— Data shown —
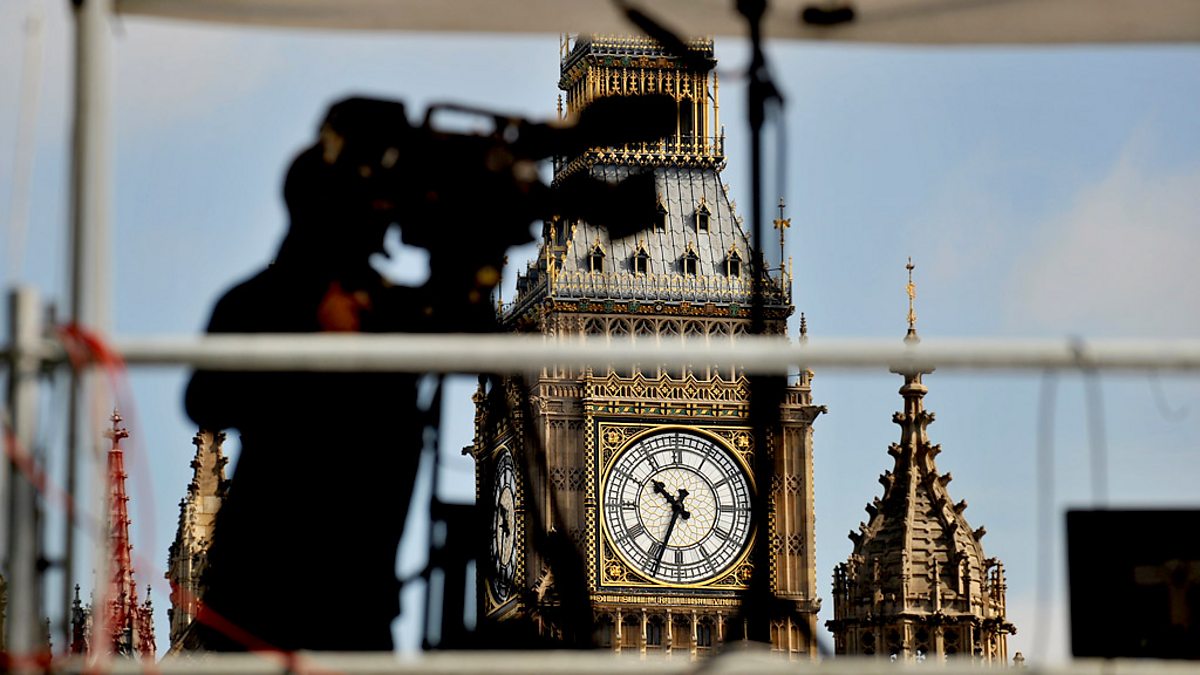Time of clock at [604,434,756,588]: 10:33
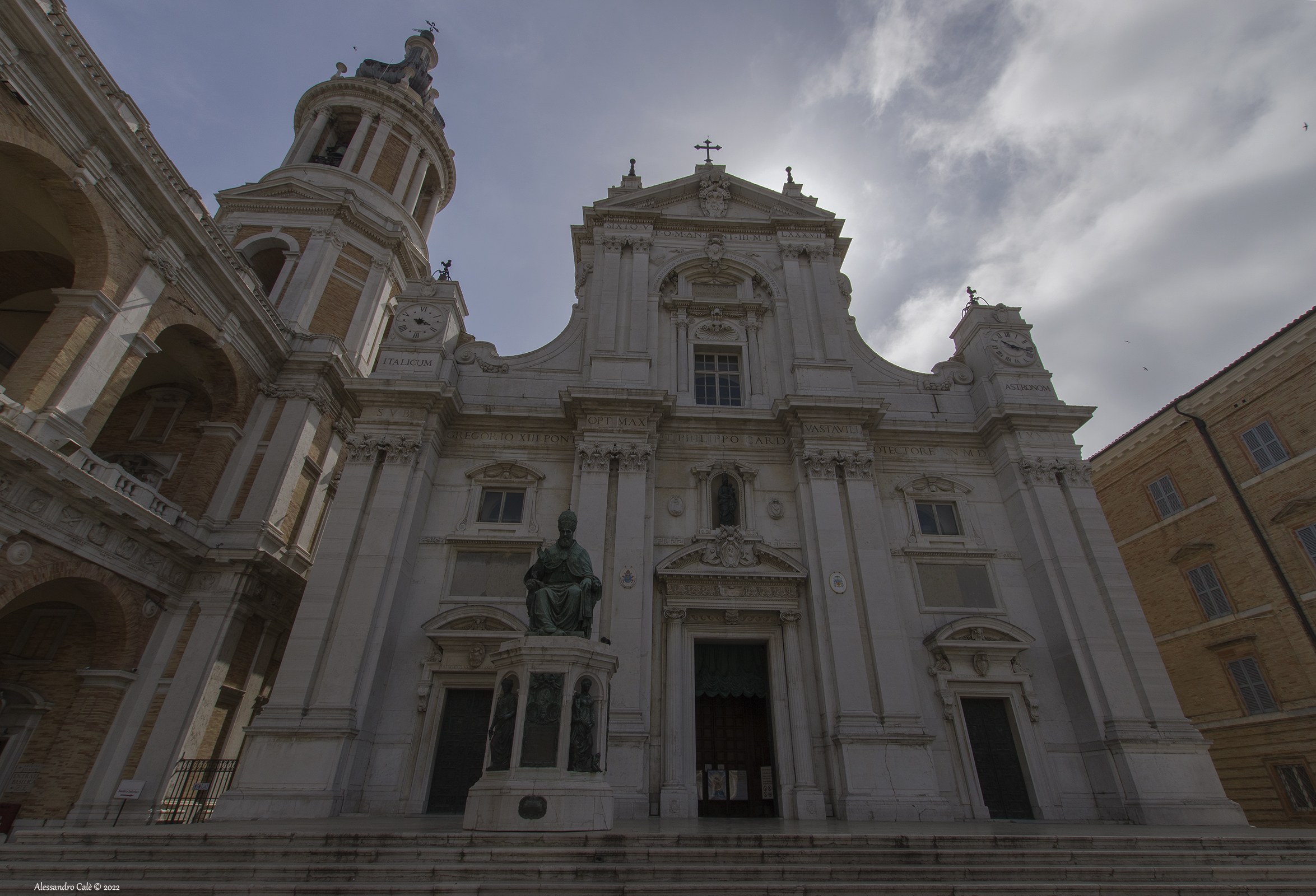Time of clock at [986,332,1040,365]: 10:17
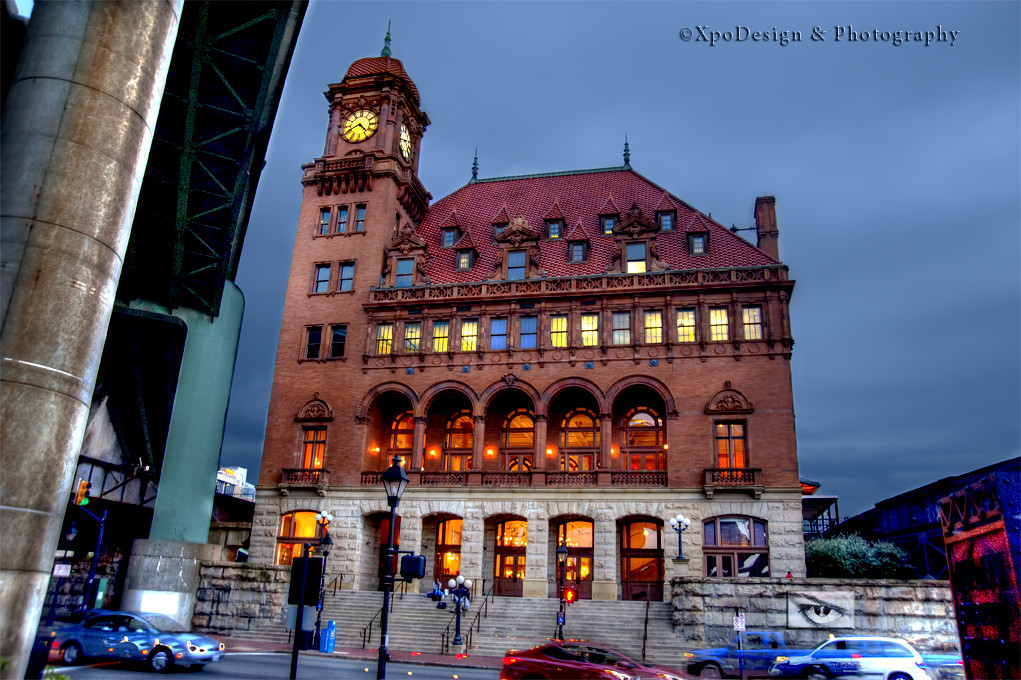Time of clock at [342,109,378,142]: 4:40
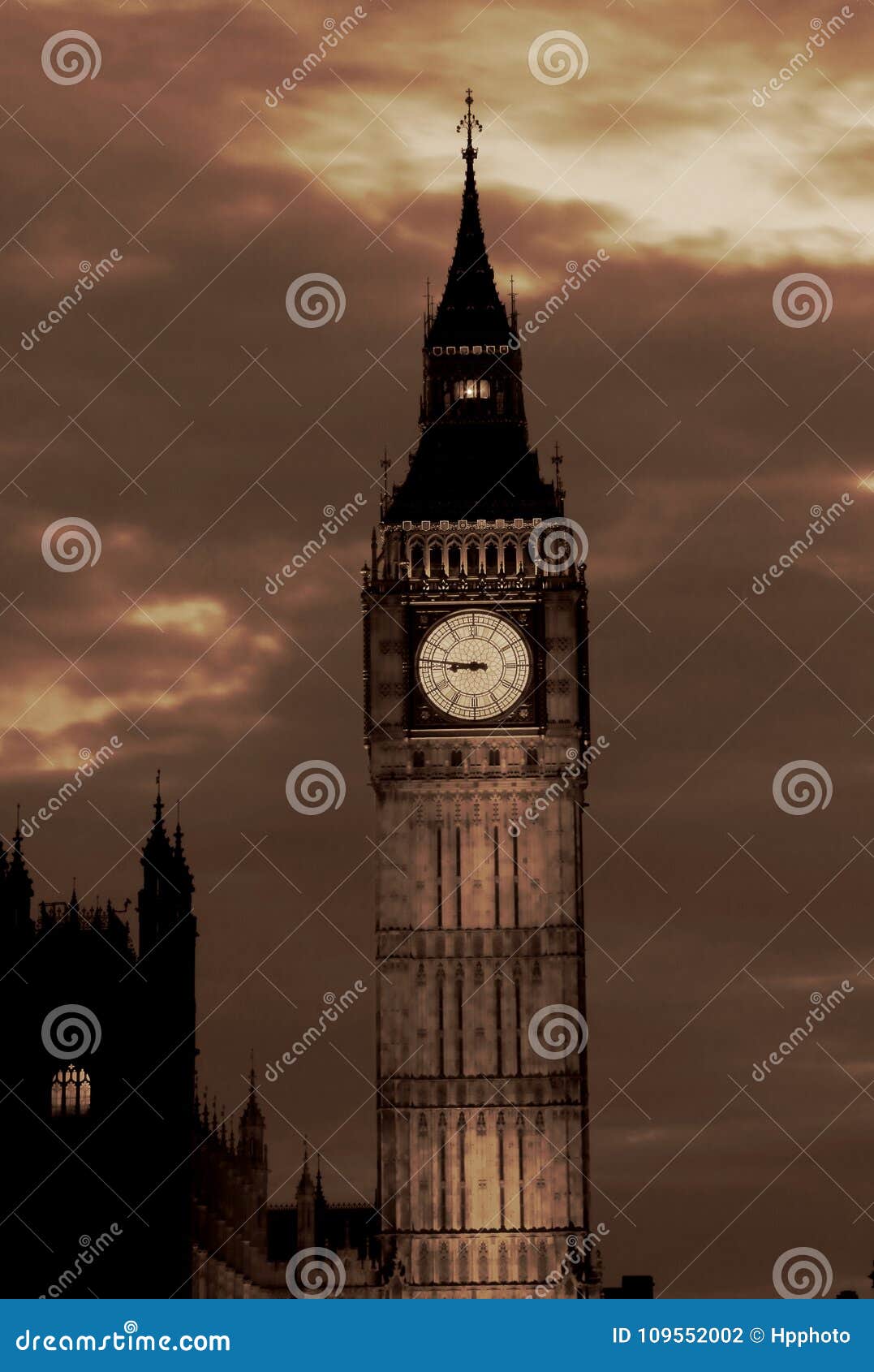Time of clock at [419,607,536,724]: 8:46
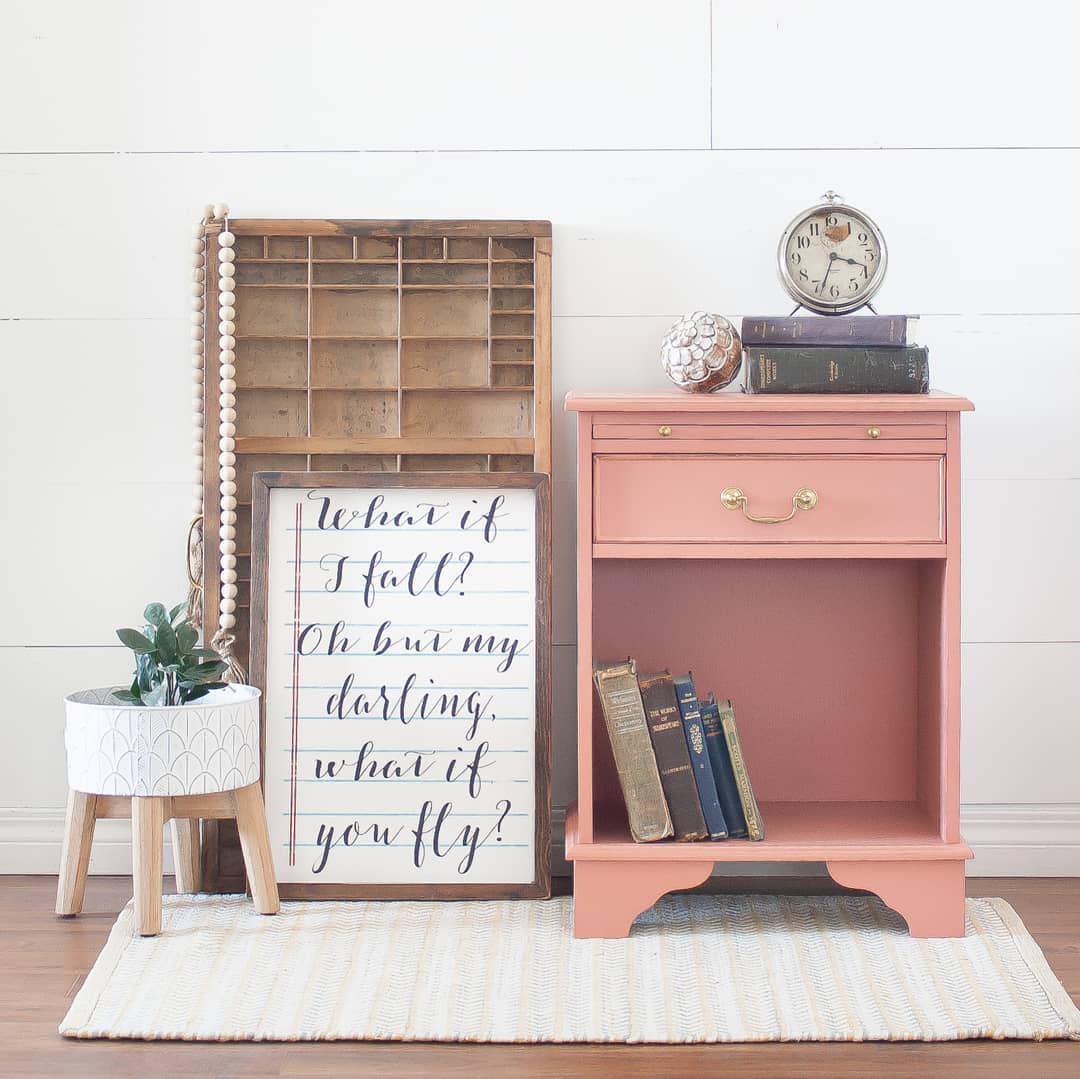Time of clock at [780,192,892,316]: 3:33
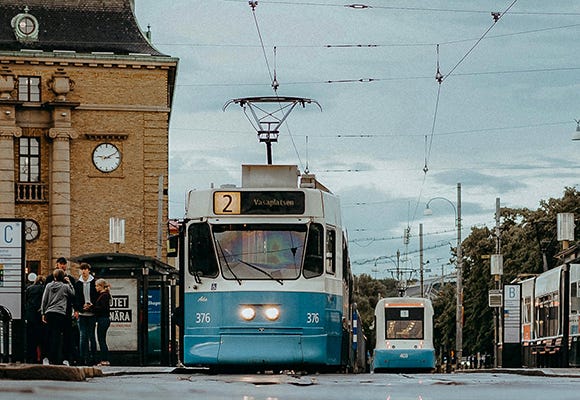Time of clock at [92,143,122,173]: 9:10
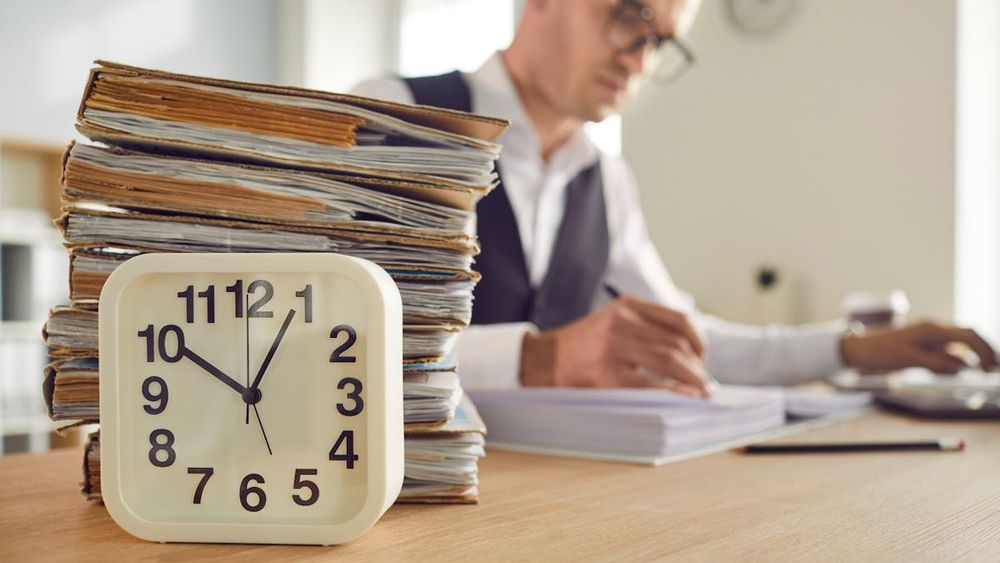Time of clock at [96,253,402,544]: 10:04
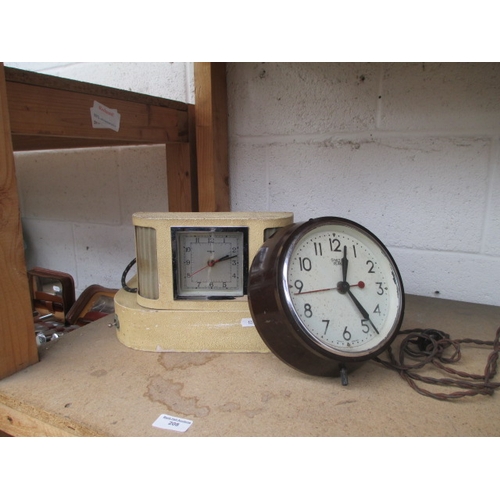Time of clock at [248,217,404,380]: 12:23
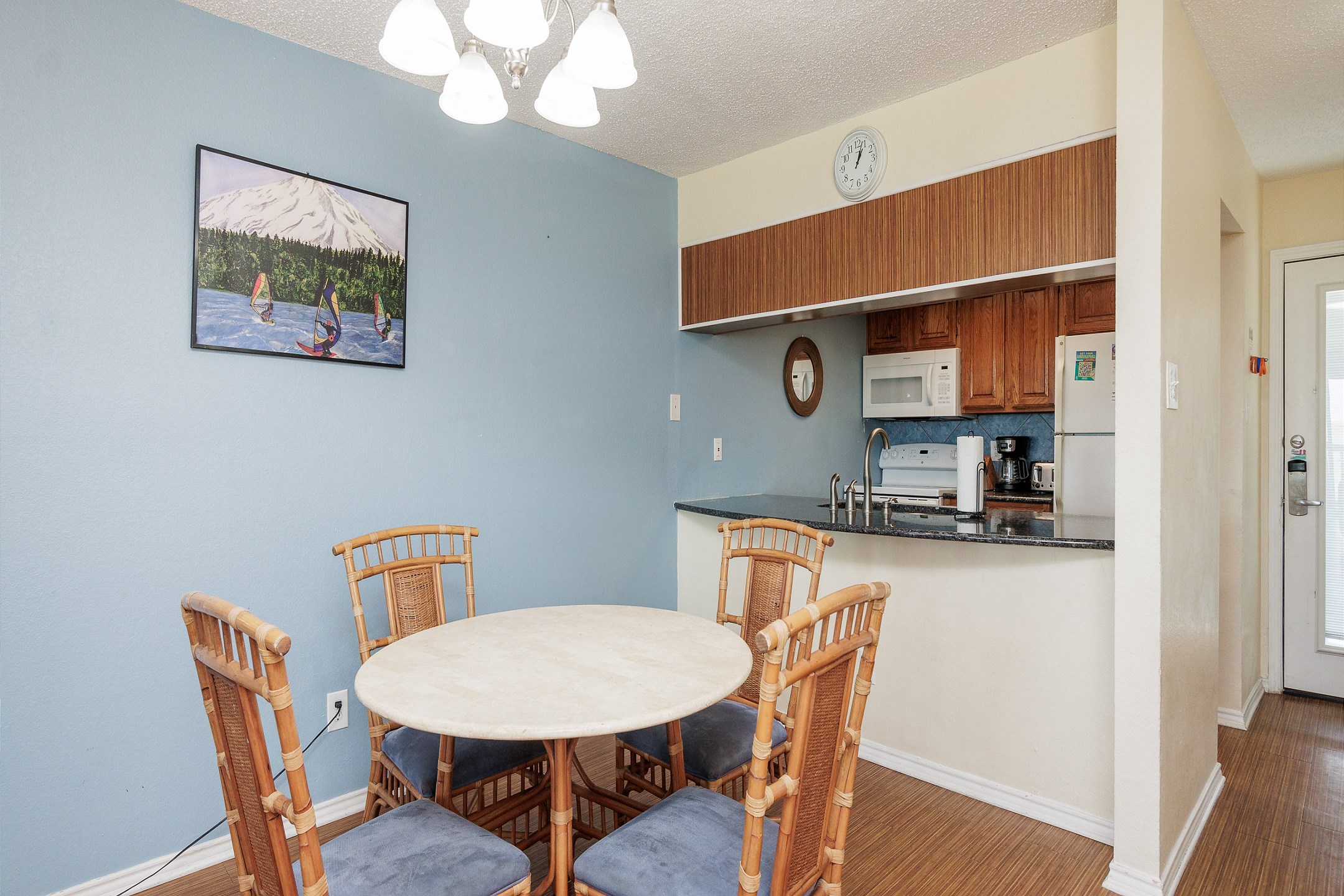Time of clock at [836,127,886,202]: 1:03
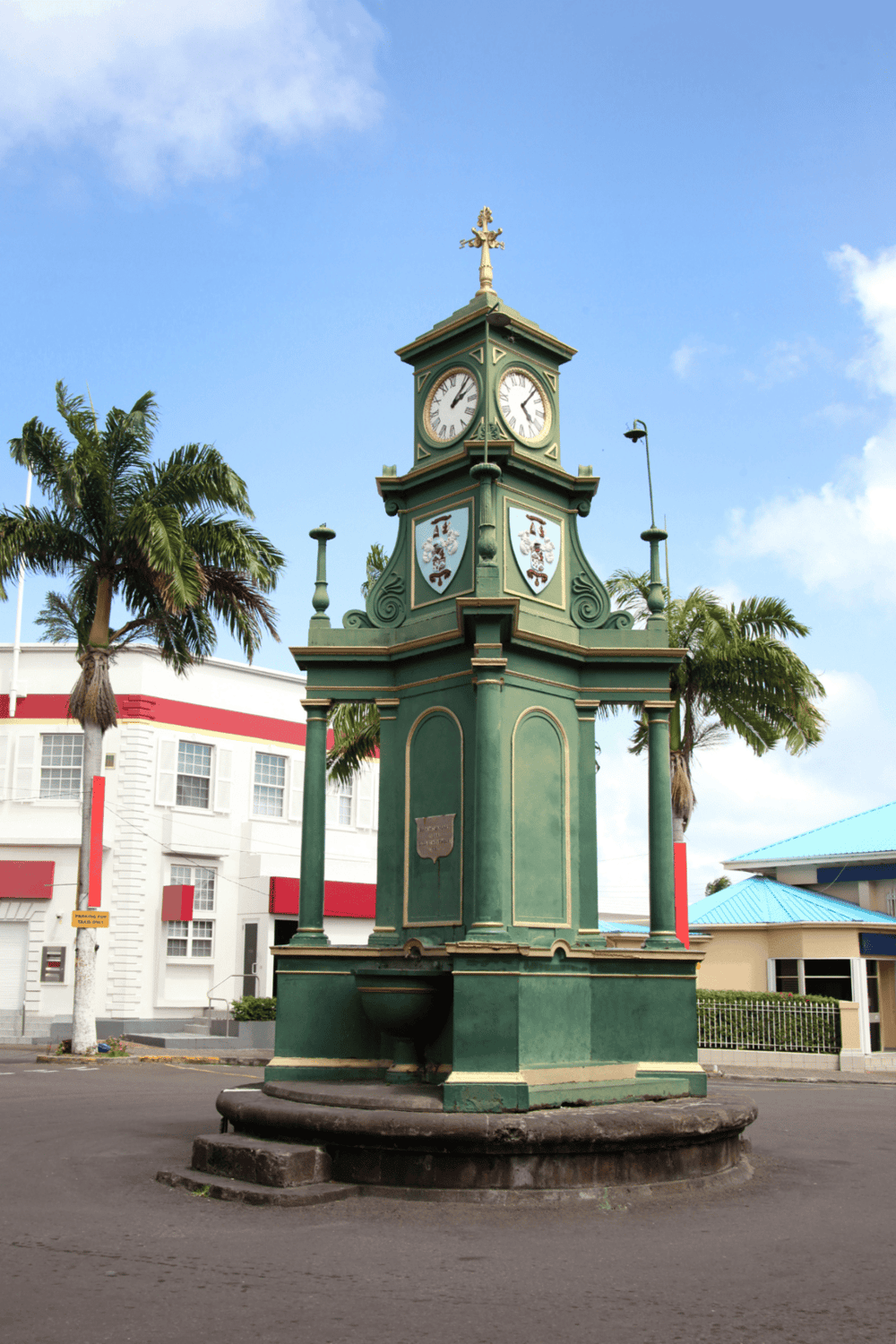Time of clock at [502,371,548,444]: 4:06
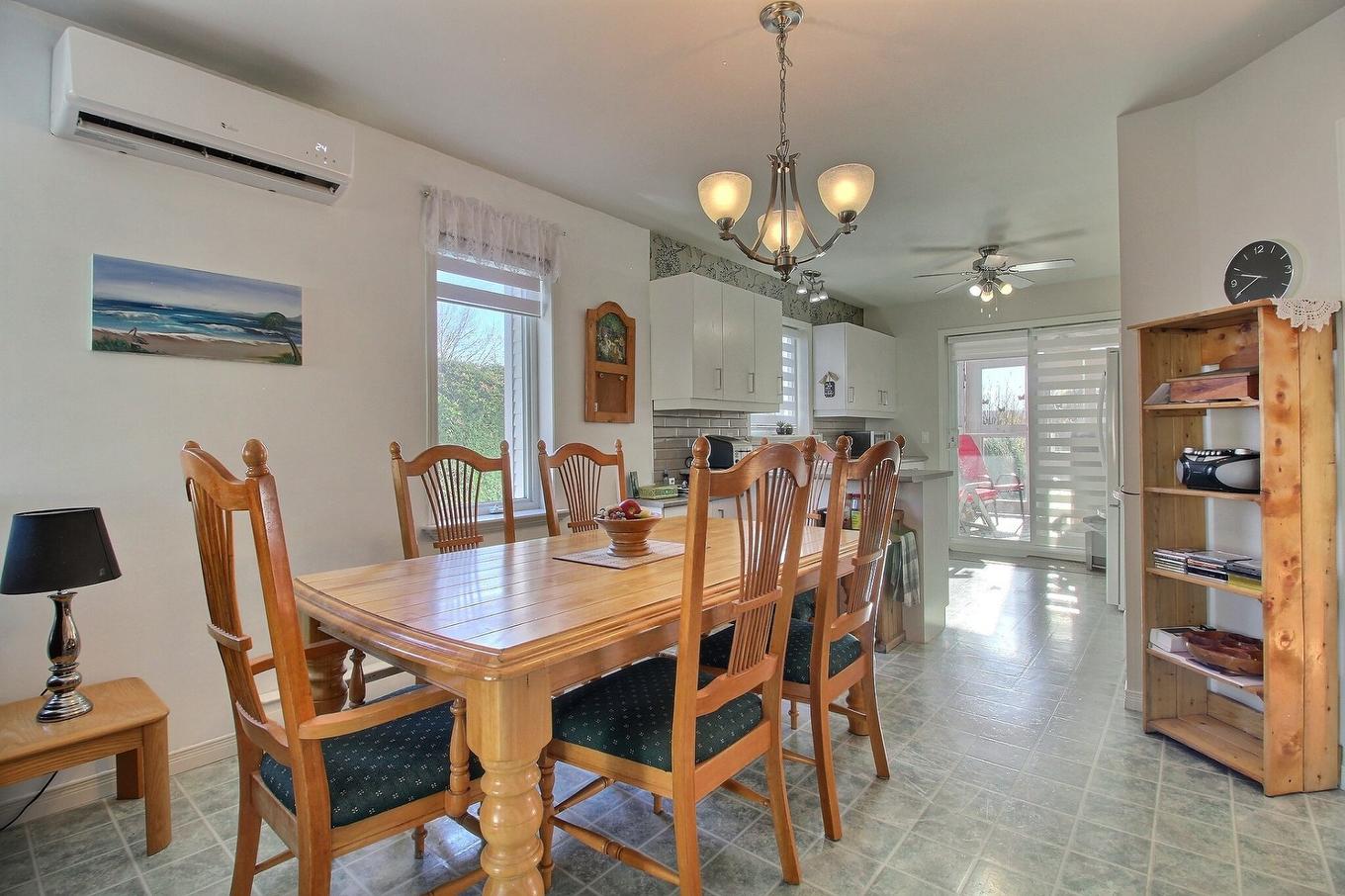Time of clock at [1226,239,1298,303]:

— Stated task —
Please change "clock" to "watch" in the lines of data starting at the one containing "Time of clock at [92,143,122,173]: 9:10" and ending at the last line, leaving everything else as is. Copy only those lines, without the pictures.

— Answer to the exercise —
Time of watch at [92,143,122,173]: 9:10
Time of watch at [96,253,402,544]: 10:04
Time of watch at [248,217,404,380]: 12:23
Time of watch at [836,127,886,202]: 1:03
Time of watch at [502,371,548,444]: 4:06
Time of watch at [1226,239,1298,303]:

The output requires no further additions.